A study released by Greenpeace on Wednesday stated that the Middle East faces a high risk of food and water shortages, extreme heat waves, and other climate-related hazards.

The “Living on the Edge” report, which was released just days before the UN climate conference in Egypt, concentrated on Algeria, Egypt, Lebanon, Morocco, Tunisia, and the United Arab Emirates.

It was discovered that the Middle East is warming almost twice as quickly as the rest of the world, making its water and food supplies “extremely vulnerable” to climate change.

The report read, “In all six countries discussed in this report, there will be a very high risk of water scarcity in all regions, which will negatively affect agriculture and human health.”

Drought and water scarcity could impact crop yields in future decades, which will exacerbate reliance on food imports, the report added.

Kathryn Miller, science consultant at Greenpeace Research Laboratories said in a statement, “The region as a whole is warming fast, with an accelerated rate of 0.4 degrees Celsius per decade since the 1980s — nearly twice the global average.”

The report predicted that 80% of the Middle East’s and North Africa’s densely populated cities would likely experience heat waves for at least half of the warm season by the turn of the century.

Peak temperatures during extreme future heatwaves could exceed 56 degrees Celsius in some areas, including the Gulf region (132 Fahrenheit).

Already, the consequences are being felt.

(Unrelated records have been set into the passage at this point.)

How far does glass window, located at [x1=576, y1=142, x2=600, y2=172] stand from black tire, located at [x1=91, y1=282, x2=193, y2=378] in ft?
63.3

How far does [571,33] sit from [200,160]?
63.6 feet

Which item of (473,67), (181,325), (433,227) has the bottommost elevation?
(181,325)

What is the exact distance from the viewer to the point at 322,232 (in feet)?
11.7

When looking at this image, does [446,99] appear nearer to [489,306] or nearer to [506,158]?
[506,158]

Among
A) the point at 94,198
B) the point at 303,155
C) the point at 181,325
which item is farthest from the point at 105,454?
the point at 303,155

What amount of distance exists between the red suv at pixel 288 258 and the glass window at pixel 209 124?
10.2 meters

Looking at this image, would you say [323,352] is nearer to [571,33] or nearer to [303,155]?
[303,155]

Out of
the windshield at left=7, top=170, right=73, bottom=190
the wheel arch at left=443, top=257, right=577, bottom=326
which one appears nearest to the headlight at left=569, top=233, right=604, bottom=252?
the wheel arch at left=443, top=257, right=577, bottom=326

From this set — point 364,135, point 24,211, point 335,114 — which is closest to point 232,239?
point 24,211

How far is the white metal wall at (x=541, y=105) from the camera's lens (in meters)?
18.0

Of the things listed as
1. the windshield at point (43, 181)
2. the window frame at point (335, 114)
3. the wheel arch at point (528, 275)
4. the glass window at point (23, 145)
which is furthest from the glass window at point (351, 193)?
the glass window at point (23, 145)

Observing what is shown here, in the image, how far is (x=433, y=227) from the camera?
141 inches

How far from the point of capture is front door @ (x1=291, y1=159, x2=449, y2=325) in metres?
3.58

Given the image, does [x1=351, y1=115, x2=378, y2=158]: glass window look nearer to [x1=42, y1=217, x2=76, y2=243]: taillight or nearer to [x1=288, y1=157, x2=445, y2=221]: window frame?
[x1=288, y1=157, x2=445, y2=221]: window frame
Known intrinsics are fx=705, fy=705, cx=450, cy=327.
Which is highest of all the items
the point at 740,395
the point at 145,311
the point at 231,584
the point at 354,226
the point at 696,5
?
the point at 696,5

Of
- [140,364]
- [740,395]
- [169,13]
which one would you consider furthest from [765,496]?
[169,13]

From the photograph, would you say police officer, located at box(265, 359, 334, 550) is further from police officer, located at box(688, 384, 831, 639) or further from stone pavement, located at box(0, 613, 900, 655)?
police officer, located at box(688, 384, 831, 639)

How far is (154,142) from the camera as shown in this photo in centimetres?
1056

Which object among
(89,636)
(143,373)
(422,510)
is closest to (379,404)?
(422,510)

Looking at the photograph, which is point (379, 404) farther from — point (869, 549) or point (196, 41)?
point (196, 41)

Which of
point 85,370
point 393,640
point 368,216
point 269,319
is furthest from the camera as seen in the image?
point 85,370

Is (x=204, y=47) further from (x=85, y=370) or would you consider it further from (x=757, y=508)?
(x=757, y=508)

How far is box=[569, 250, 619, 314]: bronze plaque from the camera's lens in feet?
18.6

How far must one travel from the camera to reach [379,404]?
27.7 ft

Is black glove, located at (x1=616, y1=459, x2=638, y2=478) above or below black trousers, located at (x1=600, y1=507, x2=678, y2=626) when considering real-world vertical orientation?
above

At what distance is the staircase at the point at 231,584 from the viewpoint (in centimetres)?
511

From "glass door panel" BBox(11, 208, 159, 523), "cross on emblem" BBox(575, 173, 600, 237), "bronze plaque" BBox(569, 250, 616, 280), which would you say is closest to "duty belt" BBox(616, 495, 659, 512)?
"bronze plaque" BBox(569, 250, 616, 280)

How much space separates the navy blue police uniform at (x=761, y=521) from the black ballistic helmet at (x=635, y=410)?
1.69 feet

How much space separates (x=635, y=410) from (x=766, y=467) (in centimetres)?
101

Greenpeace regional director Ghiwa Nakat said, “Lives are being lost, homes destroyed, crops are failing, livelihoods are jeopardised and cultural heritage is being wiped out.”

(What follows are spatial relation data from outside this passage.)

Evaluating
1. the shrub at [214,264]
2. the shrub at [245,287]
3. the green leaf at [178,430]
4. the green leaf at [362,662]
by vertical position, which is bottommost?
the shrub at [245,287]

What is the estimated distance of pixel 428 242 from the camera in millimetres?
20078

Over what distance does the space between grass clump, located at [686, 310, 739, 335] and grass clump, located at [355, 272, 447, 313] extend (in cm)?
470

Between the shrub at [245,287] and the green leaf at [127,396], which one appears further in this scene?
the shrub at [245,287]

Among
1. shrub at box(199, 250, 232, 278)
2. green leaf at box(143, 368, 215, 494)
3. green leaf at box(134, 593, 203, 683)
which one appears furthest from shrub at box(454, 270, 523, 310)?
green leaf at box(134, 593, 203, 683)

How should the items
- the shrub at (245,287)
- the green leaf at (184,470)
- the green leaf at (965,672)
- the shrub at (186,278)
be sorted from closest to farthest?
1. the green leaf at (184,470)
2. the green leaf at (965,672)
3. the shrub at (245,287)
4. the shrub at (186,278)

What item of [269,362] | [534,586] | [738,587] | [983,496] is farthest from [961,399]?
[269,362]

“It is absolutely vital that we transition away from fossil fuels and move towards energy independence,” Nakat added.

The UAE and Saudi Arabia, two major oil exporters, make the case for continuing to invest in fossil fuels in order to finance the switch to clean energy.

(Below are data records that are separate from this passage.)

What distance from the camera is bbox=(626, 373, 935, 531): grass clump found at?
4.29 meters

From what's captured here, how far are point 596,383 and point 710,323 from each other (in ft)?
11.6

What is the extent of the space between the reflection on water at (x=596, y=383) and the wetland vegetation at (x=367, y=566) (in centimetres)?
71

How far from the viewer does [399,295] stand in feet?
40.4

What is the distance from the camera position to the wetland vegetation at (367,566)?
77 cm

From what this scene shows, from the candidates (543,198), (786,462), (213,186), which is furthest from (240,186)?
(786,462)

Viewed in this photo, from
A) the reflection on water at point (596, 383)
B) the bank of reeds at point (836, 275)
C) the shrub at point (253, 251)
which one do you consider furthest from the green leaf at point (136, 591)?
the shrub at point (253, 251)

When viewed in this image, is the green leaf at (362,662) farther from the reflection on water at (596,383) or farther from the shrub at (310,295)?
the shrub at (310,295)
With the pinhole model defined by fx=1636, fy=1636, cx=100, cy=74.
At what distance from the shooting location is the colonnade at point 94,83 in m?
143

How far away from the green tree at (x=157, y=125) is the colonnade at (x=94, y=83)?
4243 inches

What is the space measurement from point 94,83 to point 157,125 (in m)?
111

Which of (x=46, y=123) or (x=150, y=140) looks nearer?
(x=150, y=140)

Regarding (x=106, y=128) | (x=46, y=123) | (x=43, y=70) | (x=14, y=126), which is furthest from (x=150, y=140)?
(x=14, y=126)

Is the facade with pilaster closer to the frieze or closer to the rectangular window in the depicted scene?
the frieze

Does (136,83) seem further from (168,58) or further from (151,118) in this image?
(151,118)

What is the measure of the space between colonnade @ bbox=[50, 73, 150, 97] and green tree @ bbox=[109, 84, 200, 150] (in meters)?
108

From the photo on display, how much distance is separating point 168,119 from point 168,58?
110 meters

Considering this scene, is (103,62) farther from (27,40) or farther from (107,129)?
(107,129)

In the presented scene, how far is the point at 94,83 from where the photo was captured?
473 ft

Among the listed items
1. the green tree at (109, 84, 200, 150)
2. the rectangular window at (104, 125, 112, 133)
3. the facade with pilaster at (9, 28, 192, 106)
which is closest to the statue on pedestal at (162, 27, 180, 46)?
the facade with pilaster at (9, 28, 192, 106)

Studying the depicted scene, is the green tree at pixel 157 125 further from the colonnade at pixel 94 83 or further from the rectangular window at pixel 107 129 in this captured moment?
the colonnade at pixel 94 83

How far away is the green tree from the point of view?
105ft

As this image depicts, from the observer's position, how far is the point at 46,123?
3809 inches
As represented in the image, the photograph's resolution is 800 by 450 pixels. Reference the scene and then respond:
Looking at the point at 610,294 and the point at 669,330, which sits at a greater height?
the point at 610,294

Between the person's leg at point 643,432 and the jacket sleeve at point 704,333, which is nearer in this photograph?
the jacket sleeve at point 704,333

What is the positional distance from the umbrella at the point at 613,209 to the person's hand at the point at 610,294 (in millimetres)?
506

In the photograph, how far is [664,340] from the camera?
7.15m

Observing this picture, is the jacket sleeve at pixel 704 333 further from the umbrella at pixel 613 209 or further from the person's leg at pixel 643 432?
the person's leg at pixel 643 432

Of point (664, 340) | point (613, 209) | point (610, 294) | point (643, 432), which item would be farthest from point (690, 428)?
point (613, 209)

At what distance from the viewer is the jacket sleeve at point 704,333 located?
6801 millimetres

The Greenpeace study was released ahead of Sunday’s start of the COP27 climate conference in Egypt. The most recent round of climate negotiations will feature participation from nearly 200 nations.

The goal set at COP26 last year, which the world is on track to miss given current emission trends, was to limit global warming to 1.5 degrees Celsius above pre-industrial levels.

According to the report, the Middle East and North Africa (MENA) region is warming almost twice as quickly as the global average and is especially susceptible to the effects and impacts of climate change, including extreme water scarcity.

Greenpeace MENA is requesting climate justice from world leaders at COP27 in the form of the establishment and funding of a loss and damage finance facility to compensate vulnerable communities that have been severely affected by the climate crisis.